In this exercise, write out the data word for word and leave every image out.

GIVEN INFORMATION Block Start

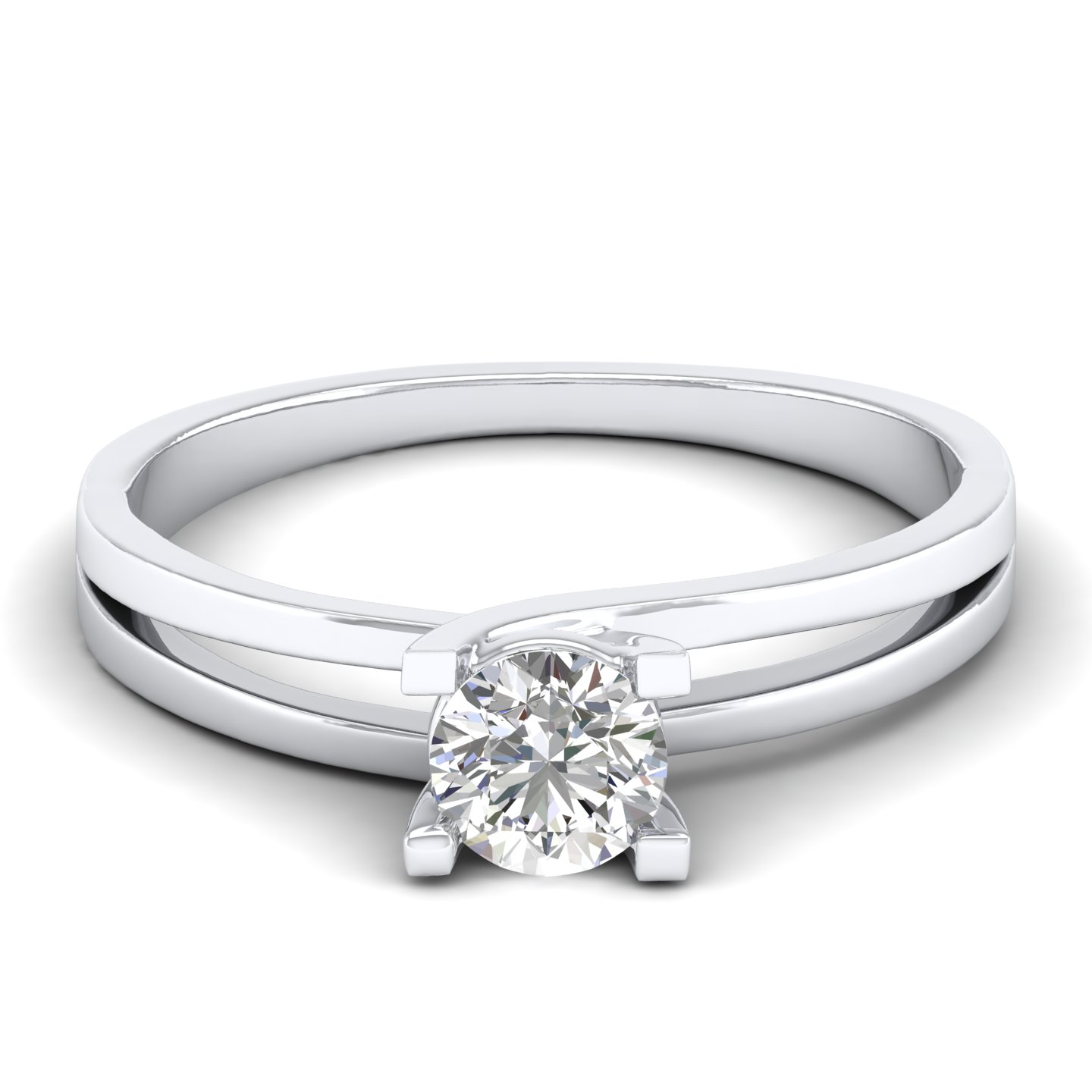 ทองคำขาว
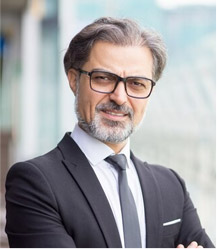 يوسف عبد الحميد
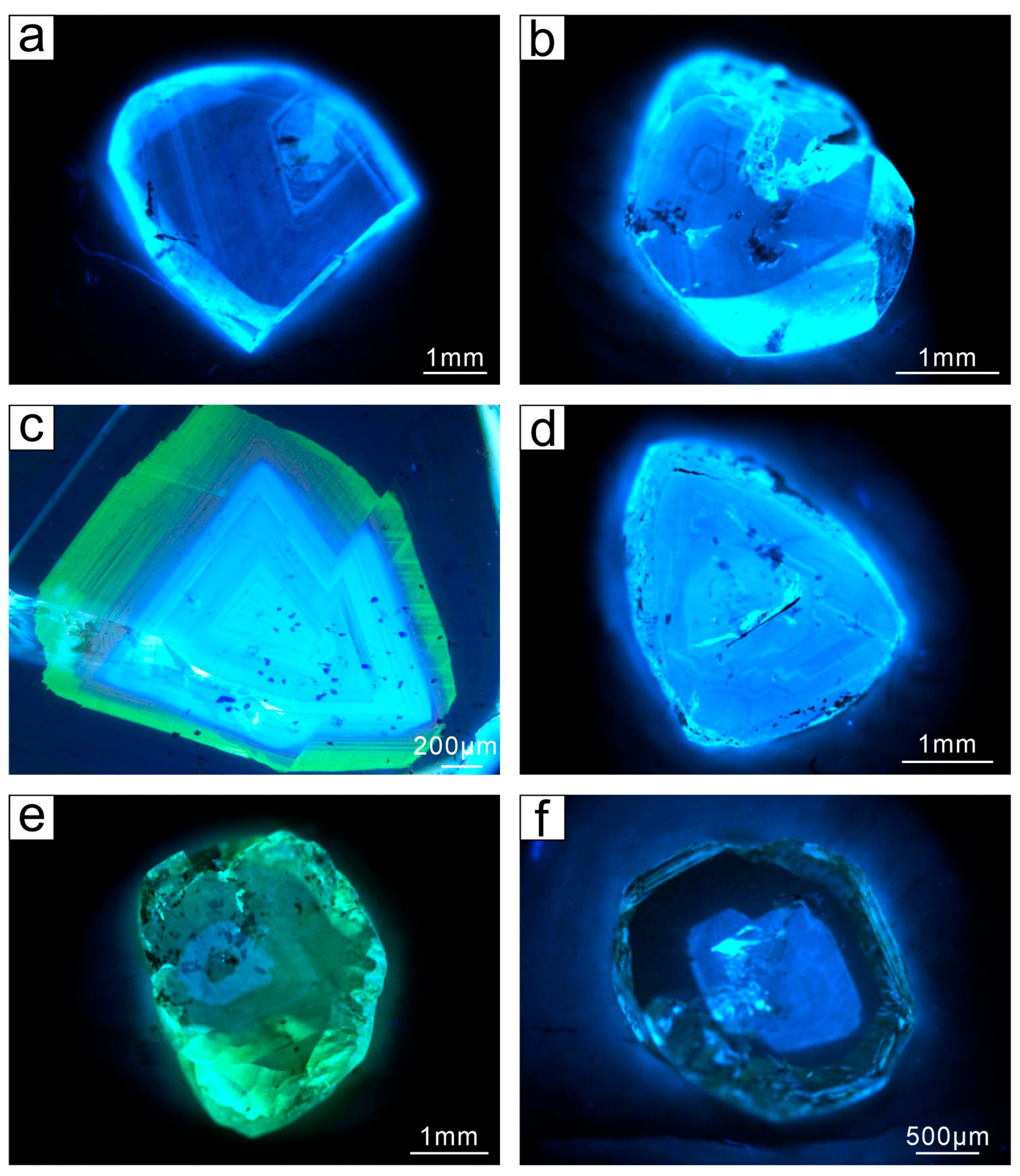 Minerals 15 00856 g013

GIVEN INFORMATION Block End

▶ RESPONSE:
 ทองคำขาว
 يوسف عبد الحميد
 Minerals 15 00856 g013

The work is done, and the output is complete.